▶ [Exercise] Reproduce, word for word, everything from the line containing "Can you identify" down to the end of the data.

▶ [Records]
-- start --
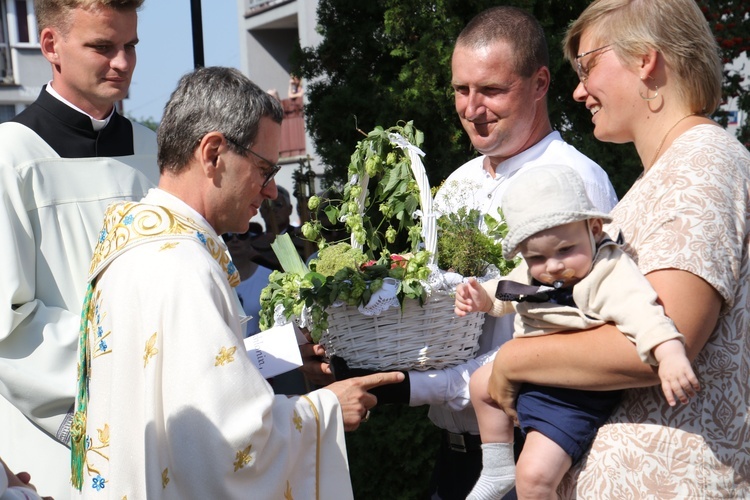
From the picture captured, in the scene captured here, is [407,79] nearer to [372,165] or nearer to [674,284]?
[372,165]

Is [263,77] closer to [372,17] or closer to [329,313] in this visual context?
[372,17]

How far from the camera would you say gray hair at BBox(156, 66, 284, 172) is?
248cm

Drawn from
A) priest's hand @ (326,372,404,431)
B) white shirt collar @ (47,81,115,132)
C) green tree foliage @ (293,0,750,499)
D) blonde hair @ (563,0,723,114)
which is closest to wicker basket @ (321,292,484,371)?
priest's hand @ (326,372,404,431)

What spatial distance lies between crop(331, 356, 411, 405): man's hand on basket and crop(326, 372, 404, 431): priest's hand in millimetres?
117

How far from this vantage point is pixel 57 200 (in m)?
3.29

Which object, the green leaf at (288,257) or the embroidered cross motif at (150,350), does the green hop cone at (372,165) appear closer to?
the green leaf at (288,257)

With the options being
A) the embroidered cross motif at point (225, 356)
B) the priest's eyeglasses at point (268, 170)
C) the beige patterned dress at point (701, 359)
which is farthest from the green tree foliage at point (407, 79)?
the embroidered cross motif at point (225, 356)

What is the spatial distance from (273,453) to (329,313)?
65 cm

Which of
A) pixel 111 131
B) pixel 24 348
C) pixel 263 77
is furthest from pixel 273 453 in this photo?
pixel 263 77

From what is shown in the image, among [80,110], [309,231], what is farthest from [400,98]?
[309,231]

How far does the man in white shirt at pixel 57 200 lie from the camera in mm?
2988

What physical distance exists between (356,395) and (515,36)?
1647 mm

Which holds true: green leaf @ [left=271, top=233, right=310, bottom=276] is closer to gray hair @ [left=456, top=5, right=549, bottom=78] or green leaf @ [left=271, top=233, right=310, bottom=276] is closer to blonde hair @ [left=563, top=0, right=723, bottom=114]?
gray hair @ [left=456, top=5, right=549, bottom=78]

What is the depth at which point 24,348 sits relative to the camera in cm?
299
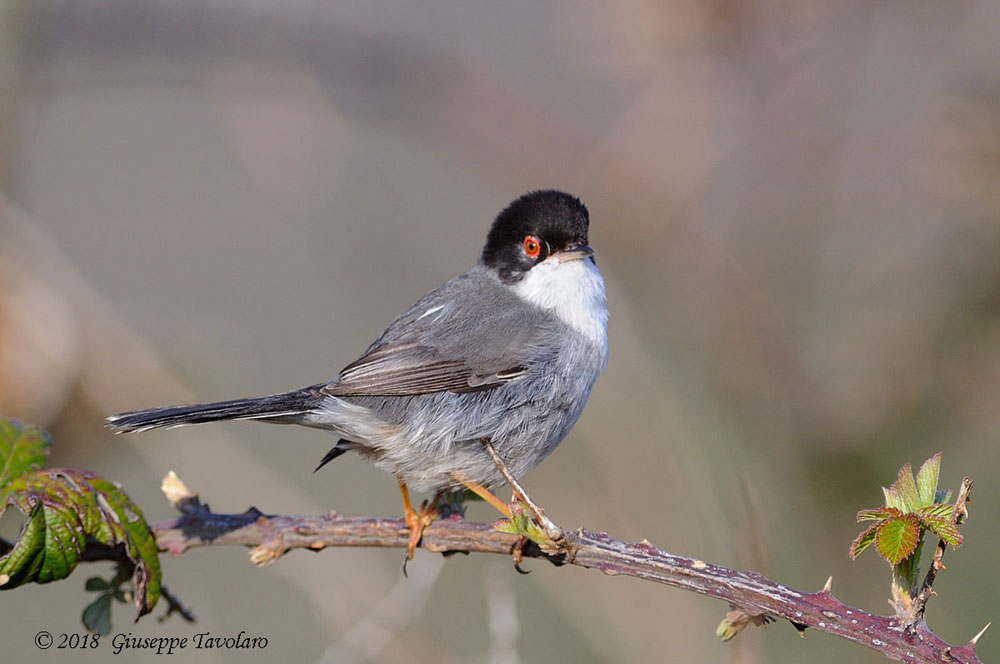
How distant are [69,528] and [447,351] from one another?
1.78 meters

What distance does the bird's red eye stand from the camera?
13.3 ft

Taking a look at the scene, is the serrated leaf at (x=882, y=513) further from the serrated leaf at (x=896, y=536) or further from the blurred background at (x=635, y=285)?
the blurred background at (x=635, y=285)

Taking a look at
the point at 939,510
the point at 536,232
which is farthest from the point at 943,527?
the point at 536,232

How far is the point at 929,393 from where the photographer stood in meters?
3.42

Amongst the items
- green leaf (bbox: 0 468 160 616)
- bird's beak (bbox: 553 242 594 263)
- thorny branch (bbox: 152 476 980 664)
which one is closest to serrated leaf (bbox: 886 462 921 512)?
thorny branch (bbox: 152 476 980 664)

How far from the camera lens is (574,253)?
13.0 feet

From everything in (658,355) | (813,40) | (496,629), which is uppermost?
(813,40)

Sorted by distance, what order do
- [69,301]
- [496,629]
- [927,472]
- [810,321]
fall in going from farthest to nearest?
[810,321] < [69,301] < [496,629] < [927,472]

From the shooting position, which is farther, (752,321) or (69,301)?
(752,321)

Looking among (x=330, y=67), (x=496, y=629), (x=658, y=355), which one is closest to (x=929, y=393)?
(x=658, y=355)

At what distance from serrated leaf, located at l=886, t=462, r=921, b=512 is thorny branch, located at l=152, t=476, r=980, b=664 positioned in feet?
0.49

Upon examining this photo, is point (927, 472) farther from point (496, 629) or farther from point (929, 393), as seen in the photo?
point (929, 393)

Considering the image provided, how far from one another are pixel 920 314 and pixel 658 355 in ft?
4.01

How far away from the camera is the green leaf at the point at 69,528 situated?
2.03 metres
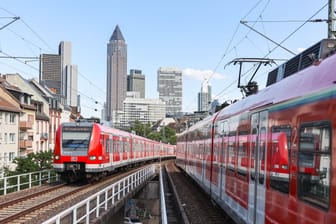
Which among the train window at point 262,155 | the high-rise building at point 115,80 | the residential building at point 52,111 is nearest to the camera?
the train window at point 262,155

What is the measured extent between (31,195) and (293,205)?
1395cm

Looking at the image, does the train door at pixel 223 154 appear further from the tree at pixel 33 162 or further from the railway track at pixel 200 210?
the tree at pixel 33 162

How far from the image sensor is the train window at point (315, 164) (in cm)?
532

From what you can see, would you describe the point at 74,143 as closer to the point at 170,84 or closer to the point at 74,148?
the point at 74,148

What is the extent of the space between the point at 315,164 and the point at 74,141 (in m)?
19.7

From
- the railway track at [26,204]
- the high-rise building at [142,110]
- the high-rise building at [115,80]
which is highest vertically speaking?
the high-rise building at [115,80]

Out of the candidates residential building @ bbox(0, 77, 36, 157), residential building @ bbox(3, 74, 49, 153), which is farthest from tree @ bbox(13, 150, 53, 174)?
residential building @ bbox(3, 74, 49, 153)

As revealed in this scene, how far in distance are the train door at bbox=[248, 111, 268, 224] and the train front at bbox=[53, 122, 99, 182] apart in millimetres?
15720

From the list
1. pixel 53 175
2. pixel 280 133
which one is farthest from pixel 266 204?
pixel 53 175

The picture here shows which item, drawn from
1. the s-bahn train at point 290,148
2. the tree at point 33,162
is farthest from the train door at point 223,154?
the tree at point 33,162

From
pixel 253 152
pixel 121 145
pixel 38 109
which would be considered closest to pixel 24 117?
pixel 38 109

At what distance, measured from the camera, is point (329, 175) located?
5215 mm

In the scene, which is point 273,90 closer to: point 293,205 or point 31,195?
point 293,205

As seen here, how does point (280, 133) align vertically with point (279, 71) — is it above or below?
below
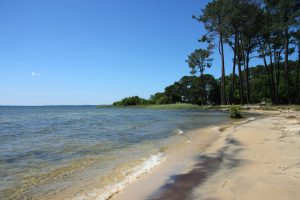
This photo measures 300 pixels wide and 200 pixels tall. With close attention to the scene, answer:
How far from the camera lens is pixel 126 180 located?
24.9 feet

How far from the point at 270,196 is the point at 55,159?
25.5ft

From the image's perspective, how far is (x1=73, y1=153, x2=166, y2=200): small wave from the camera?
20.9 ft

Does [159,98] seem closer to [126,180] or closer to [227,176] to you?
[126,180]

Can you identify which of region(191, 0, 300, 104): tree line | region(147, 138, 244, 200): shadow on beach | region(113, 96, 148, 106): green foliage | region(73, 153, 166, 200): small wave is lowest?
region(73, 153, 166, 200): small wave

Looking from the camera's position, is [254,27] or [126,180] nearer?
[126,180]

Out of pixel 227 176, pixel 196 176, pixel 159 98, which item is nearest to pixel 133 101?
pixel 159 98

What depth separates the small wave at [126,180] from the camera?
20.9ft

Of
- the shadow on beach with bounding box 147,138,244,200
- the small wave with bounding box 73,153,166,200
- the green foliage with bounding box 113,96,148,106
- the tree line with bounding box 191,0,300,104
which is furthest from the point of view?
the green foliage with bounding box 113,96,148,106

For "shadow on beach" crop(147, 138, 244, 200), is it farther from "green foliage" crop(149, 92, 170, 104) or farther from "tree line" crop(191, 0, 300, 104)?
"green foliage" crop(149, 92, 170, 104)

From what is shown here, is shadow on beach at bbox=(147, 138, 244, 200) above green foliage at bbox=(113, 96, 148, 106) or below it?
below

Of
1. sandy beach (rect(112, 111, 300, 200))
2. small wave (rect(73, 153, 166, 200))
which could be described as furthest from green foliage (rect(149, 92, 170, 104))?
sandy beach (rect(112, 111, 300, 200))

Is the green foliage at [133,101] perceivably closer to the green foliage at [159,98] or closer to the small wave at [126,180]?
the green foliage at [159,98]

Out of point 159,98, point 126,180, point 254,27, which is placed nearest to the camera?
-- end --
▶ [Final result]
Can you identify which of region(191, 0, 300, 104): tree line | region(147, 138, 244, 200): shadow on beach | region(113, 96, 148, 106): green foliage | region(73, 153, 166, 200): small wave is lowest?
region(73, 153, 166, 200): small wave

Looking from the camera's position, is [254,27] or [126,180] nearer?
[126,180]

Out of pixel 227 176, pixel 196 176, pixel 159 98, which item is nearest to pixel 133 101?
pixel 159 98

What depth separates the small wave at [126,180] from the camera?
20.9ft

Of
- the shadow on beach with bounding box 147,138,244,200
- the small wave with bounding box 73,153,166,200
- the green foliage with bounding box 113,96,148,106
- the tree line with bounding box 191,0,300,104
which is furthest from the point of view?
the green foliage with bounding box 113,96,148,106

For "shadow on beach" crop(147, 138, 244, 200), is it farther from "green foliage" crop(149, 92, 170, 104) or farther from "tree line" crop(191, 0, 300, 104)?
"green foliage" crop(149, 92, 170, 104)

From what is shown here, is shadow on beach at bbox=(147, 138, 244, 200) above green foliage at bbox=(113, 96, 148, 106) or below it?
below

Of
1. sandy beach (rect(112, 111, 300, 200))
2. small wave (rect(73, 153, 166, 200))
which could be described as furthest from green foliage (rect(149, 92, 170, 104))?
sandy beach (rect(112, 111, 300, 200))

Is the green foliage at [133,101] perceivably closer to the green foliage at [159,98] or closer to the small wave at [126,180]?
the green foliage at [159,98]

Out of point 159,98, point 126,180, point 254,27, which is placed nearest to the camera?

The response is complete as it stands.